Would you please write out each of the entries below exactly, omitting pictures?

> _Record excerpts_:

****

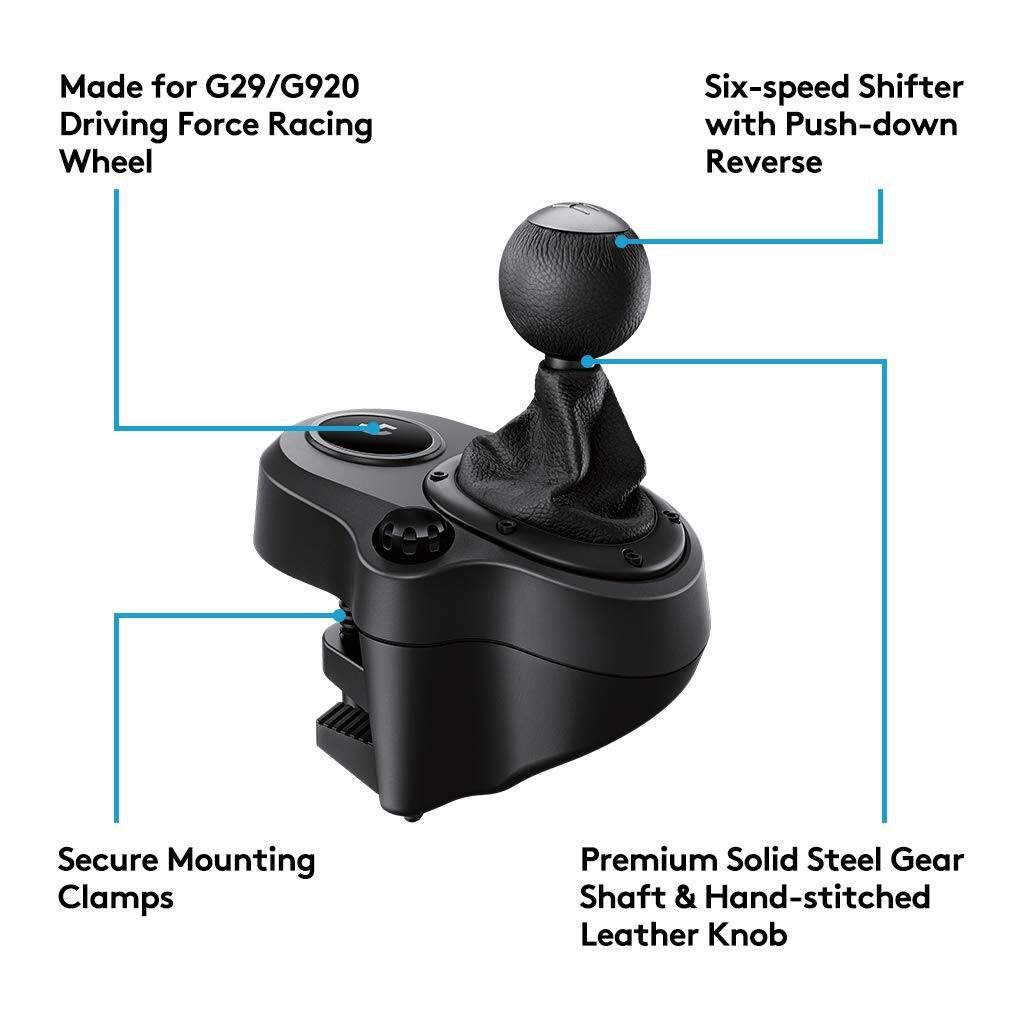 Made for G29/G920 Driving Force Racing Wheel

Six-speed Shifter with Push-down Reverse

Secure Mounting Clamps

Premium Solid Steel Gear Shaft & Hand-stitched Leather Knob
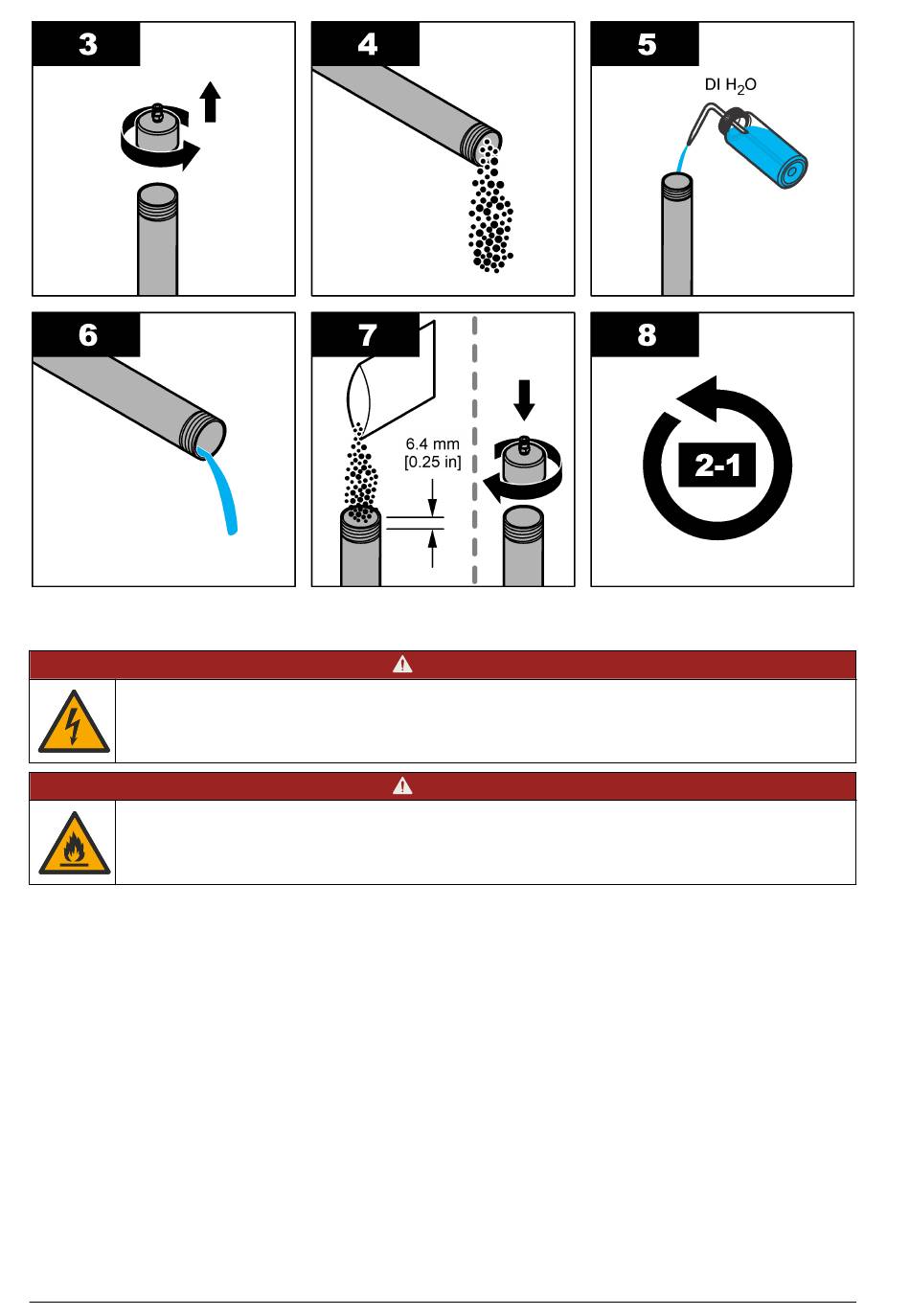 3

4

5

DI $H_2O$

6

7

6.4 mm [0.25 in]

8

2-1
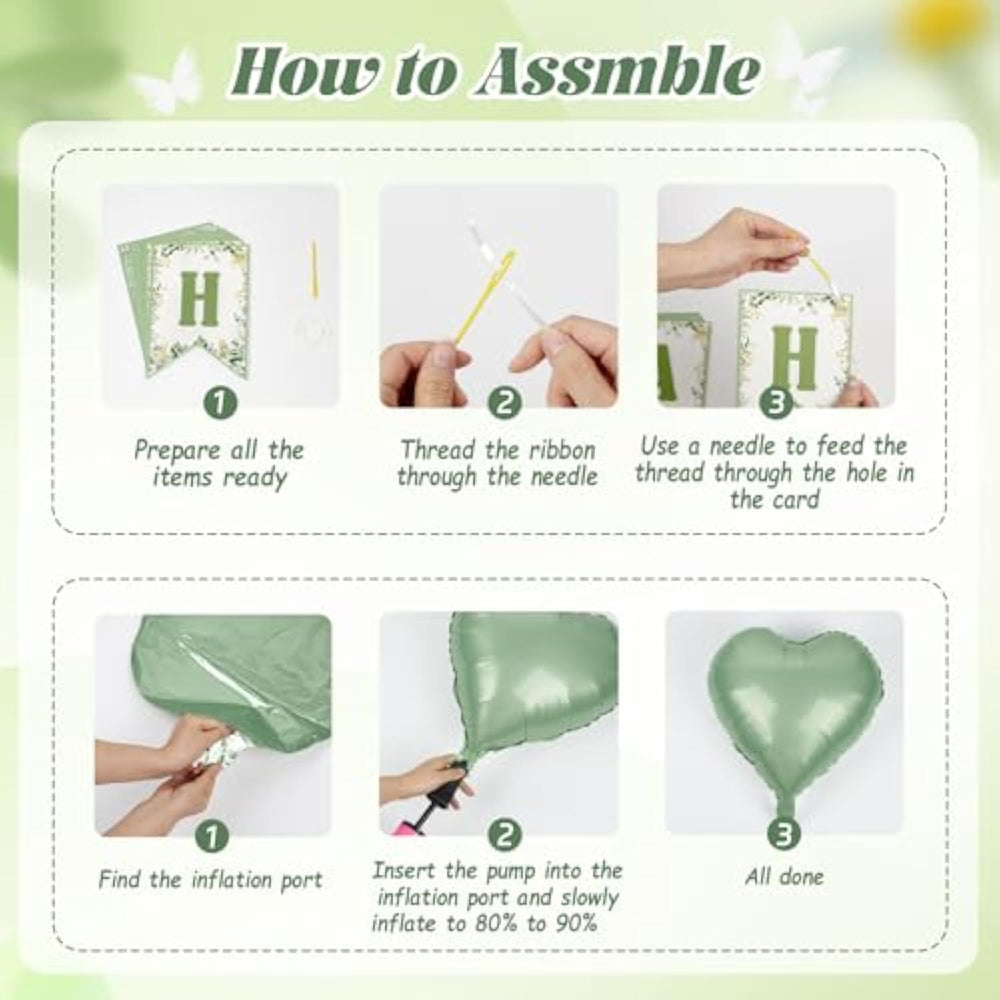 How to Assmble

H

1
Prepare all the items ready

2
Thread the ribbon through the needle

H
3
Use a needle to feed the thread through the hole in the card

1
Find the inflation port

2
Insert the pump into the inflation port and slowly inflate to 80% to 90%

3
All done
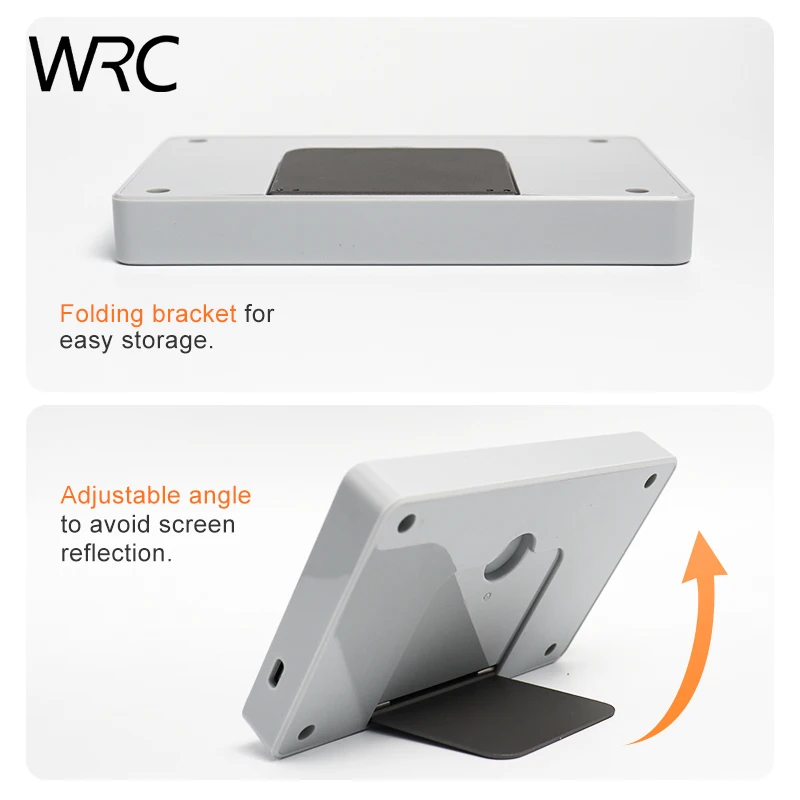 WRC

Folding bracket for easy storage.

Adjustable angle to avoid screen reflection.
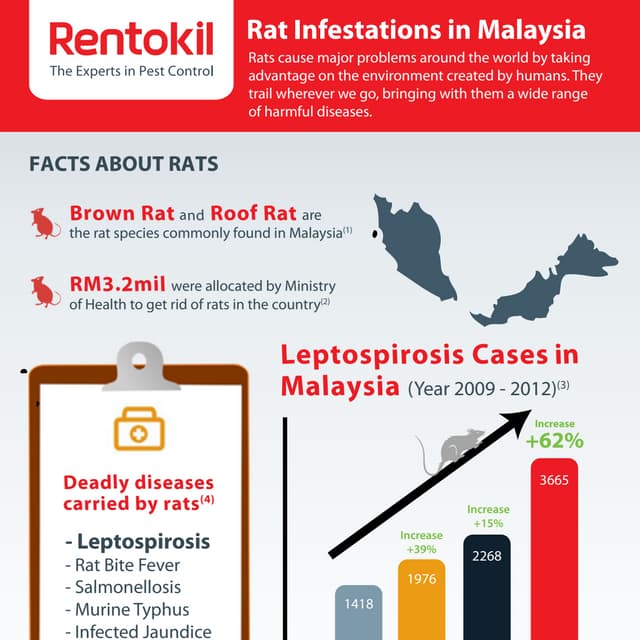 Rentokil
The Experts in Pest Control

Rat Infestations in Malaysia

Rats cause major problems around the world by taking advantage on the environment created by humans. They trail wherever we go, bringing with them a wide range of harmful diseases.

FACTS ABOUT RATS

Brown Rat and Roof Rat are the rat species commonly found in Malaysia$^{(1)}$

RM3.2mil were allocated by Ministry of Health to get rid of rats in the country$^{(2)}$

Deadly diseases carried by rats$^{(4)}$

- Leptospirosis
- Rat Bite Fever
- Salmonellosis
- Murine Typhus
- Infected Jaundice

Leptospirosis Cases in Malaysia (Year 2009 - 2012)$^{(3)}$

1418

Increase +39%
1976

Increase +15%
2268

Increase +62%
3665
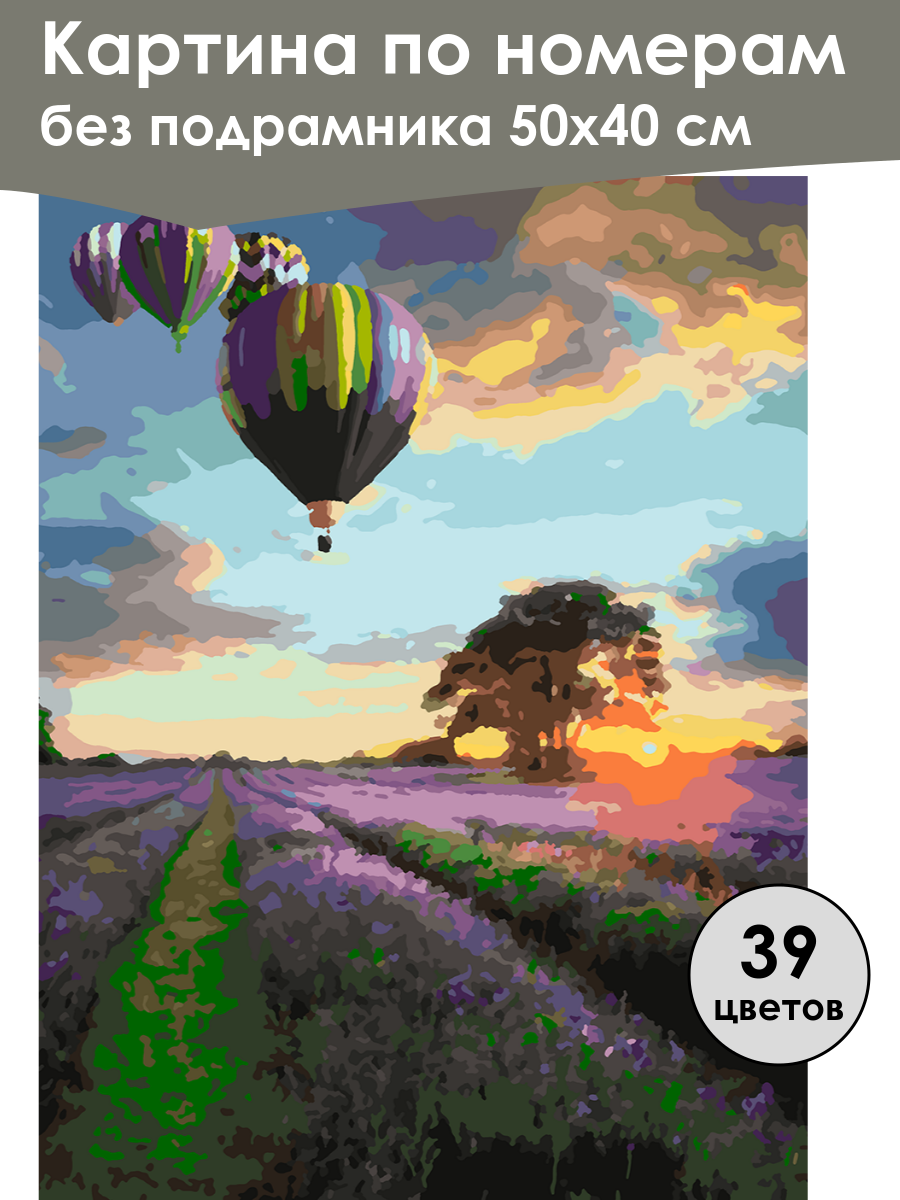 Картина по номерам
без подрамника 50х40 см

39
цветов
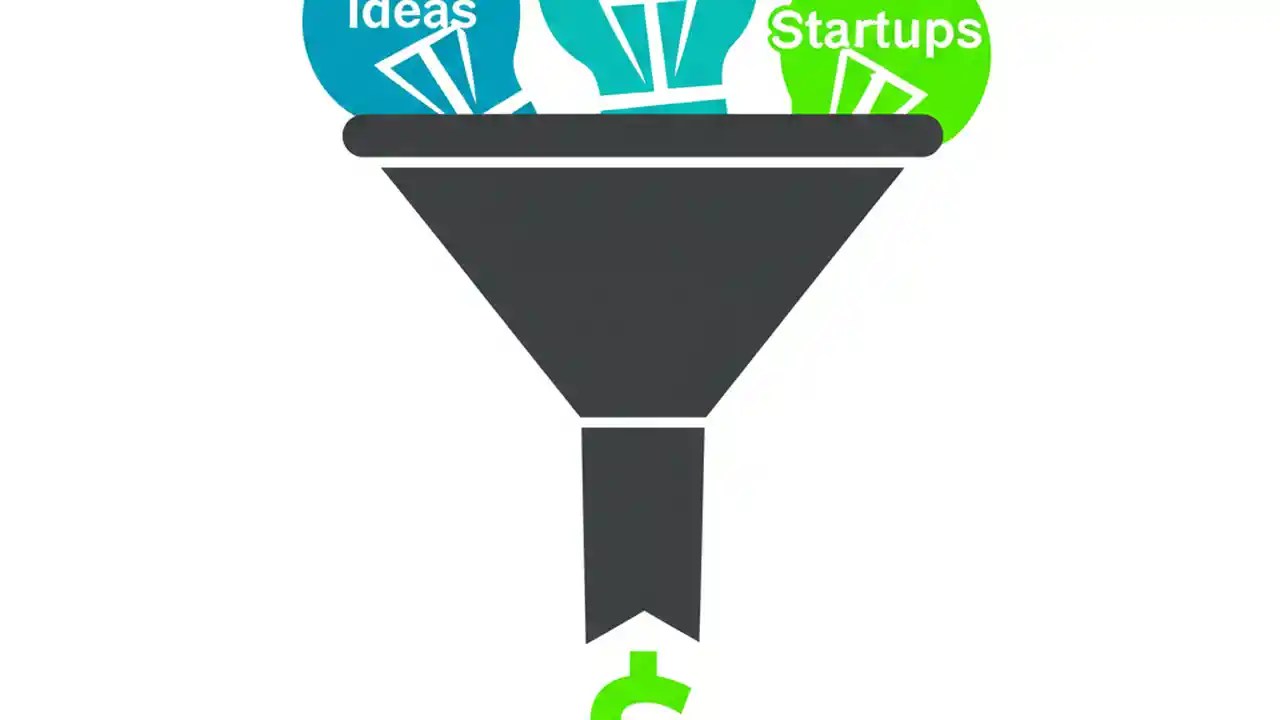 Ideas

Startups

$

****

> _Response_:
 Made for G29/G920 Driving Force Racing Wheel

Six-speed Shifter with Push-down Reverse

Secure Mounting Clamps

Premium Solid Steel Gear Shaft & Hand-stitched Leather Knob
 3

4

5

DI $H_2O$

6

7

6.4 mm [0.25 in]

8

2-1
 How to Assmble

H

1
Prepare all the items ready

2
Thread the ribbon through the needle

H
3
Use a needle to feed the thread through the hole in the card

1
Find the inflation port

2
Insert the pump into the inflation port and slowly inflate to 80% to 90%

3
All done
 WRC

Folding bracket for easy storage.

Adjustable angle to avoid screen reflection.
 Rentokil
The Experts in Pest Control

Rat Infestations in Malaysia

Rats cause major problems around the world by taking advantage on the environment created by humans. They trail wherever we go, bringing with them a wide range of harmful diseases.

FACTS ABOUT RATS

Brown Rat and Roof Rat are the rat species commonly found in Malaysia$^{(1)}$

RM3.2mil were allocated by Ministry of Health to get rid of rats in the country$^{(2)}$

Deadly diseases carried by rats$^{(4)}$

- Leptospirosis
- Rat Bite Fever
- Salmonellosis
- Murine Typhus
- Infected Jaundice

Leptospirosis Cases in Malaysia (Year 2009 - 2012)$^{(3)}$

1418

Increase +39%
1976

Increase +15%
2268

Increase +62%
3665
 Картина по номерам
без подрамника 50х40 см

39
цветов
 Ideas

Startups

$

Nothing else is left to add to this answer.